説明

紙葉類判定装置

【課題】紙葉類を損券と判定する時間を短縮する手段を提供する。
【解決手段】基準ローラと、基準ローラの中央に対向させて紙幣の幅方向の全長の半分よりも長い長さを有する中央ローラを設け、中央ローラの両側に、基準ローラに対向させて側部ローラを設け、さらに中央ローラの変位を検出する中央変位検出センサを設けたことを特徴とする。

【発明の詳細な説明】
【技術分野】
【0001】
本発明は、金融機関の自動取引装置等に備えられ、紙幣等の紙葉類の正損等を判別する紙葉類判定装置に関する。
【背景技術】
【0002】
従来の紙幣判定装置は、中央ローラとその両側に配置した側部ローラを紙幣の幅方向の長さを3等分した長さに形成し、中央ローラおよび側部ローラが挟持した厚みを検出し、中央ローラが挟持した厚みが標準厚より厚い場合は損券であると判定し、側部ローラが挟持した厚みが標準厚よりも厚い場合は反射透過センサにより紙幣の形状と状態を検出し、それが角折れによるもので無く、テープ等が貼られたものであると判別したときはその紙幣が損券であると判定している(例えば、特許文献1参照。)。
【特許文献1】特開平7−14048号公報(段落0021−段落0033、第1図)
【発明の開示】
【発明が解決しようとする課題】
【0003】
一般に折り畳まれた紙幣等の紙葉類は折り目から破れることがあり、顧客は破れた箇所にテープを貼って補強することがある。
しかしながら、上述した従来の技術においては、均等に3分割した中央ローラおよび側部ローラに紙幣を挟持させ、中央ローラおよび側部ローラが挟持した厚みにより紙幣の正損を判定しているため、紙幣の短手方向と平行に折り目がつくように4つ折りにされていた紙幣を扱う場合に中央部および両側部の範囲それぞれに折り目が含まれ、紙幣の幅方向の端部に近い側の折り目、つまり側部ローラが挟持する範囲に含まれる折り目がテープで補強されている場合、反射透過センサにより角折れであるか否かを判定しているので、側部ローラが検出する異常回数が増加し、紙幣の判定処理に時間がかかるという問題がある。
【0004】
本発明は、上記の問題点を解決するためになされたもので、紙葉類を損券と判定する時間を短縮する手段を提供することを目的とする。
【課題を解決するための手段】
【0005】
本発明は、上記課題を解決するために、基準ローラと、該基準ローラの中央に対向させて紙幣の幅方向の全長の半分よりも長い長さを有する中央ローラを設け、該中央ローラの両側に、前記基準ローラに対向させて側部ローラを設け、さらに前記中央ローラの変位を検出する中央変位検出センサを設けたことを特徴とする。
【発明の効果】
【0006】
これにより、本発明は、中央ローラが4つ折りにされた紙幣の全ての折り目を挟持する長さであるので、紙幣の幅方向の端部に近い側の折り目に貼られたテープをも中央ローラが検出するため、折り目にテープが貼られた紙幣を損券と判定する時間を短縮するという効果が得られる。

取り組む課題:
上の紙葉類判定装置の文書を、「しかしながら、上述した従来の」という語句を含むところから書き始め、「間がかかるという問題がある。」を書いたところで止めて、一字一句違えずに書き写すこと。

提供資料:

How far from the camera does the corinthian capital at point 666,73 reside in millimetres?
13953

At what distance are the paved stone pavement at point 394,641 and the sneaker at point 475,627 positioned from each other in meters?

記述解答:
しかしながら、上述した従来の技術においては、均等に3分割した中央ローラおよび側部ローラに紙幣を挟持させ、中央ローラおよび側部ローラが挟持した厚みにより紙幣の正損を判定しているため、紙幣の短手方向と平行に折り目がつくように4つ折りにされていた紙幣を扱う場合に中央部および両側部の範囲それぞれに折り目が含まれ、紙幣の幅方向の端部に近い側の折り目、つまり側部ローラが挟持する範囲に含まれる折り目がテープで補強されている場合、反射透過センサにより角折れであるか否かを判定しているので、側部ローラが検出する異常回数が増加し、紙幣の判定処理に時間がかかるという問題がある。